[DATA SHOWN]

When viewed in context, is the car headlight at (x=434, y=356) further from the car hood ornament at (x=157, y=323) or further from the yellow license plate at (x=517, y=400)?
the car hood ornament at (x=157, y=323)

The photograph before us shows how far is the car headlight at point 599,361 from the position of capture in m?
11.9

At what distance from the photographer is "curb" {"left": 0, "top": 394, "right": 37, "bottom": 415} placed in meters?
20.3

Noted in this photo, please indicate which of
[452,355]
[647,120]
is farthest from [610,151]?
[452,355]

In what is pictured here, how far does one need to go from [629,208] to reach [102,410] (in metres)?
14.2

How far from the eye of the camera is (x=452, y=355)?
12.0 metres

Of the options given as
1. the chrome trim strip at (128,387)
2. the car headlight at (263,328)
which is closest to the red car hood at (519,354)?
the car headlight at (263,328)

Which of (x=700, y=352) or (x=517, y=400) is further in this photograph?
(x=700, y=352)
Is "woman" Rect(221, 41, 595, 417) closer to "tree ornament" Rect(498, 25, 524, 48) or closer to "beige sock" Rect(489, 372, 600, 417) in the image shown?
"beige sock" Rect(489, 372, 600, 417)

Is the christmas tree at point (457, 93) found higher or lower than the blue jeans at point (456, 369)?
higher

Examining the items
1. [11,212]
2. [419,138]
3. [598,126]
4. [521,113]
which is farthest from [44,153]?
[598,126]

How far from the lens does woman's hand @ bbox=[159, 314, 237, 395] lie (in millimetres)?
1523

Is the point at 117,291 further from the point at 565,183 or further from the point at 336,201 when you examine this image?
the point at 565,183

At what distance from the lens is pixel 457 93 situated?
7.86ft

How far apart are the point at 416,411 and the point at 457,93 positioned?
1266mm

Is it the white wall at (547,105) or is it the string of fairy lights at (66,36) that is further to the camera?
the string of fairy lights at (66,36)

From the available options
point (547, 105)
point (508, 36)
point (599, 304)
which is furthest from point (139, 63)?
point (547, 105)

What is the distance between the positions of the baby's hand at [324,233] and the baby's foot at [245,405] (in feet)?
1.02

[DIRECTIONS FOR THIS TASK]
Starting at the line that contains "At what distance from the photographer", retype each line through the end of the listing above and nothing else.

[EXPECTED OUTPUT]
At what distance from the photographer is "curb" {"left": 0, "top": 394, "right": 37, "bottom": 415} placed in meters?
20.3

Noted in this photo, please indicate which of
[452,355]
[647,120]
is farthest from [610,151]?
[452,355]

In what is pictured here, how far does one need to go from [629,208] to reach [102,410] (in metres)?
14.2

How far from the eye of the camera is (x=452, y=355)?
12.0 metres

Of the options given as
1. the chrome trim strip at (128,387)
2. the car headlight at (263,328)
which is closest to the red car hood at (519,354)?
the car headlight at (263,328)

Which of (x=700, y=352) or (x=517, y=400) is further in this photograph?
(x=700, y=352)
Is "woman" Rect(221, 41, 595, 417) closer to "tree ornament" Rect(498, 25, 524, 48) or closer to "beige sock" Rect(489, 372, 600, 417) in the image shown?
"beige sock" Rect(489, 372, 600, 417)

Is the christmas tree at point (457, 93) found higher or lower than the blue jeans at point (456, 369)?
higher

Examining the items
1. [11,212]
2. [419,138]
3. [598,126]
4. [521,113]
which is farthest from [44,153]?
[598,126]

How far from the lens does woman's hand @ bbox=[159, 314, 237, 395] lie (in millimetres)?
1523

Is the point at 117,291 further from the point at 565,183 or further from the point at 336,201 when you examine this image?
the point at 565,183

At what distance from the lens is pixel 457 93 situated?
7.86ft

How far apart are the point at 416,411 and the point at 457,93 positioned?
1266mm

Is it the white wall at (547,105) or is it the string of fairy lights at (66,36) that is further to the camera?
the string of fairy lights at (66,36)

From the available options
point (547, 105)
point (508, 36)
point (599, 304)
which is furthest from point (139, 63)?
point (547, 105)

What is the distance between the positions of the baby's hand at [324,233] and the baby's foot at [245,405] (in feet)?
1.02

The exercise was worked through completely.